Das kam so gut an, dass sich Caspar dachte: Das muss auch in der Innenstadt funktionieren. Als sich Hannes Steim mit dem Projekt Fluxus aufmachte, die Calwer Passage wiederzubeleben, mietete Caspar dort einen Laden. Befristet zunächst bis Ende Januar, doch sollte es dort nicht weitergehen, hat Caspar „was anderes in Aussicht“. Direkt neben dem Abgang zur Haltestelle Stadtmitte kann man nun eine Maultasche, auch fleischlos, auf die Hand für drei Euro kaufen. „Das ist doch das perfekte Essen“, sagt er, „Döner, Pommes, Wurst, Falafel, alles hat man bekommen, nur ein Maultaschenbistro gab es bisher nicht.“ Natürlich gibt es auch den Kartoffelsalat (zwei Euro) dazu, ebenso Brezeln vom Bäcker Frank sowie einen Fleischkäse und eine Tagessuppe für drei Euro, heute, wie könnte es anders sein: Linsensuppe. Bald sollen Fleischküchle und Spätzle mit Soß’ dazukommen.

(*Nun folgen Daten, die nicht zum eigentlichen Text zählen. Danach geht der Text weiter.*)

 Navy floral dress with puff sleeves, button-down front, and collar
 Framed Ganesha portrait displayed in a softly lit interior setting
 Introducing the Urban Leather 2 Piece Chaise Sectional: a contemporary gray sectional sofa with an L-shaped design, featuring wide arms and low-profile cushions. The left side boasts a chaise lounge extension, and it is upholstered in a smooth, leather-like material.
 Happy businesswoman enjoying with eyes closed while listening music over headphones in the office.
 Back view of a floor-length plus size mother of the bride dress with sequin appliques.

Zudem verkauft er das eigene Weißweinschorle aus der Flasche, Wein aus Korb von Zimmerle, Eingekochtes von der Landfrau, Linsen von der Alb, Wibele und Springerle vom Becka Beck aus Römerstein, Filder-Weinsauerkraut, Gewürze und Senf von Maier aus Schorndorf und von der Alb von Böhringer den glühenden Hirsch, das ist Bier mit Johannisbeer-Nektar und fünf Prozent Karamell-Zimt-Sirup. Zum Trinken macht man es bei 50 Grad im Wasserbad warm.

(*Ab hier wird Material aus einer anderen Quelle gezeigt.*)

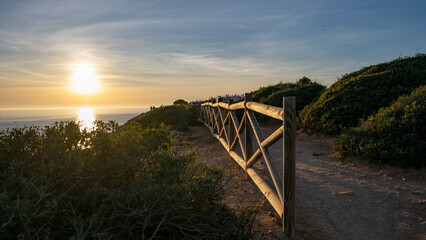Scenic view of the ocean and Benagil Beach at sunset along the coast of Portugal, with a wooden rail fence along a sandy trail at a lookout point; Lagoa, Faro, Portugal
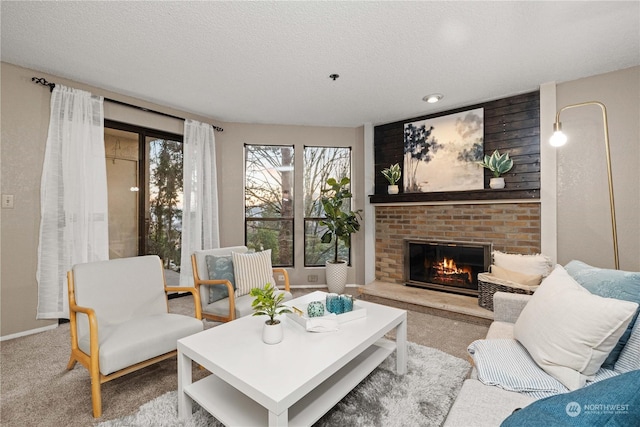 carpeted living room featuring a fireplace and a textured ceiling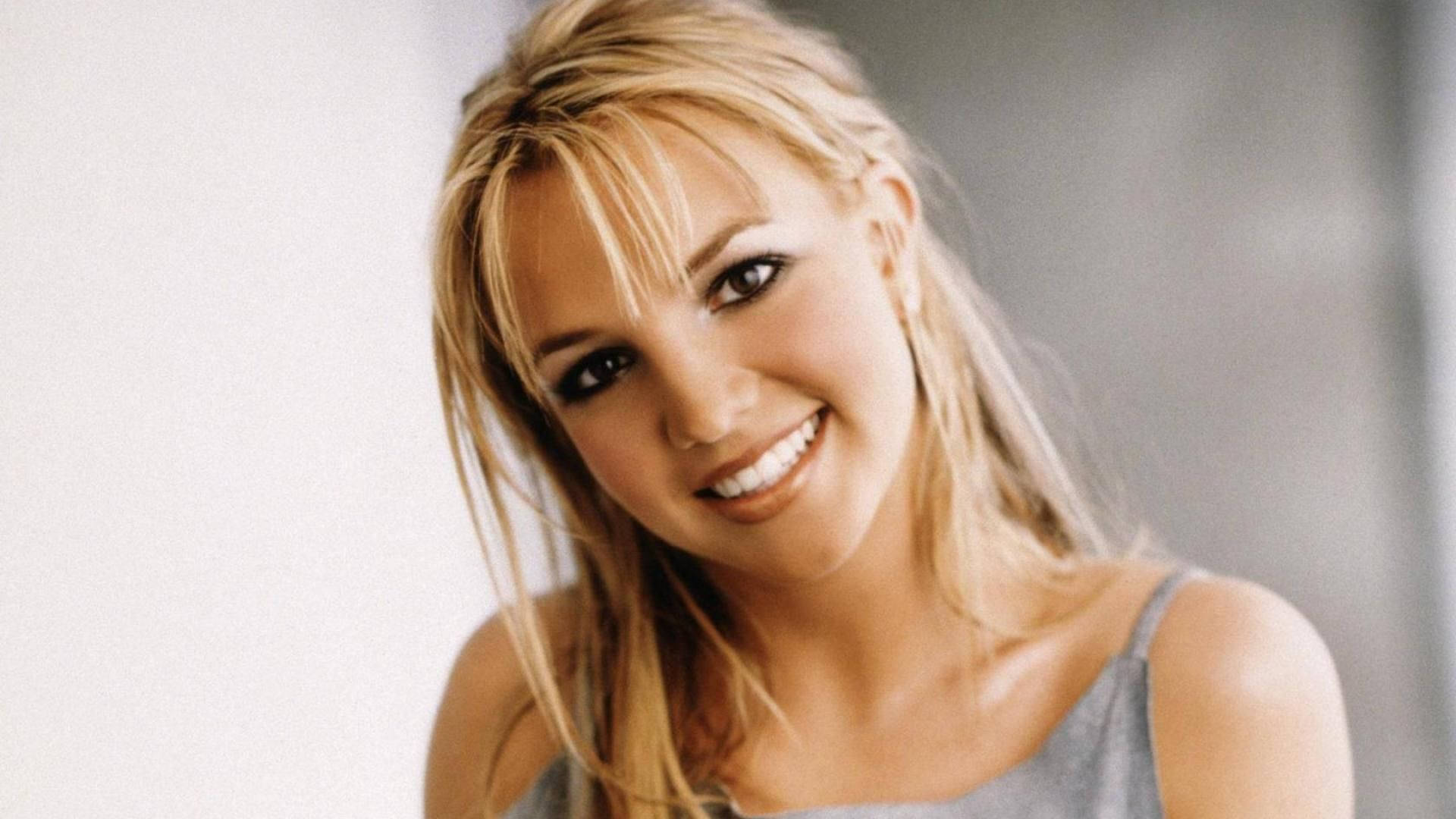 britney 桌布 壁紙 — 一位金髮女子在柔和光線和純色背景下燦爛微笑。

Rund ums letzte Heimspiel des VfB gegen Schalke 04 hätten einige Fans das Bier entdeckt und seien so begeistert gewesen, dass sie zwischenzeitlich einige Kisten nachgekauft haben, sagt Caspar. Gut, sie können nachfühlen, wie es sich anfühlt, bei kleiner Flamme gegart zu werden. Den VfB muss man sich ja schönsaufen.

Aus Aschaffenburg hat ihm eine begeisterte Kundin geschrieben, die fürs Weihnachtsmenü 16 Maultaschen geordert hat. Die kann man nämlich auch eingeschweißt und im Viererpack kaufen. Ein Besucher aus Berlin hat ihm gar empfohlen, doch einen Laden dort aufzumachen. Wie der Zufall will, heute ist Caspar in Berlin und schaut sich am Gendarmenmarkt ein Lokal an. Genügend Schwaben hat es da ja. Die würden bei seinem Slogan „0 % Chemie, 100 % Maultaschen“ sicher Heimatgefühle bekommen.

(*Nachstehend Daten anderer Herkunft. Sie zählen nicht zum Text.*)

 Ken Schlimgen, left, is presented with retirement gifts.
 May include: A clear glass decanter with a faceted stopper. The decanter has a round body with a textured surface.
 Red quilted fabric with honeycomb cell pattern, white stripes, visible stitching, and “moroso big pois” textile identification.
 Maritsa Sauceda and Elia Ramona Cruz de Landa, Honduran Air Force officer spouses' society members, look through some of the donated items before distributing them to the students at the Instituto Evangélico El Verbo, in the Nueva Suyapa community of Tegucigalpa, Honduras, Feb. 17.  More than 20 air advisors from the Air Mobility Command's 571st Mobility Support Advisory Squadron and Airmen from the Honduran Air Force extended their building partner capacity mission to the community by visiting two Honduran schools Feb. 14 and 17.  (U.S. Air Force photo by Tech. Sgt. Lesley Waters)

Mittlerweile lässt er ob der Menge an benötigten Maultaschen in einer Großküche fertigen. Am Rezept tüftelt er immer weiter. Denn die Suche nach Perfektion gerade in Geschmacksdingen ist ja eine endlose.

Herr Kächele an der Haltestelle Stadtmitte ist unter der Woche von 9 bis 19 Uhr geöffnet, samstags von 10.30 bis 19 Uhr.